Supervised Laser-speckle Image Sampling of Skin Tissue to Detect Very Early Stage of Diabetes by Its Effects on Skin Subcellular Properties

Abstract

Objective: This paper investigates the effectiveness of a multi-disciplinary system based on laser speckle image sampling, image texture analysis, and artificial intelligence (AI), applied to the early detection of diabetes disease. The main objective is to develop an optimized unified technique to exploit the cellular form of skin structure and its low-level interaction with a specific laser light at critical wavelength which generates laser speckle effect to characterize sub-skin subtle cellular changes. This goal is achieved by the classification process which leads to detecting the presence of diabetes non-invasively from skin properties. Methods: With the latest developments in AI, laser-optics and laser speckle imaging technologies, it could be possible to optimize laser light parameters such as its wavelength, energy level, and its laser speckle image texture measures to achieve this goal.

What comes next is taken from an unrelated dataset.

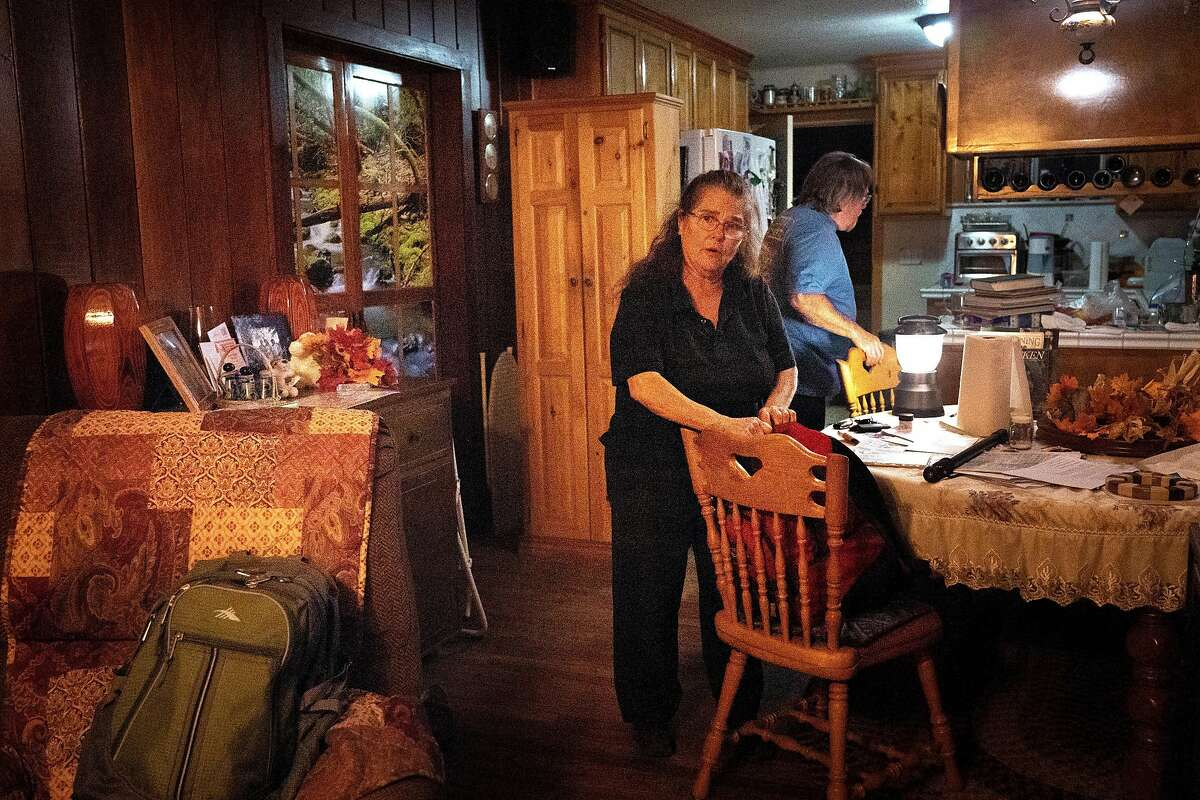 Roilene picks up last items before evacuating from her house with her husband Wolfgang on Saturday, Oct. 26, 2019, in Geyserville, Calif.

In the proposed work, such interdisciplinary techniques were demonstrated, which normally would not be possible by earlier conventional methods due to the lack of such optimized combinations. Results: Through the optimization of system parameters in laser-optic components, AI utilities, and texture analysis methods, it is possible to obtain up to 90% classification accuracy to identify normal and diabetes affected skin groups. Conclusion: The new approach is potentially more effective than the classical skin glucose level observation because of its optimized combination of laser physics and AI techniques. Additionally, it allows non-expert individuals to perform more frequent skin tissue tests for an early detection of diabetes. Cost effectiveness, which is another target for the proposed system, has also been justified by using low-cost system components, such as a very low-power laser source and normal digital camera.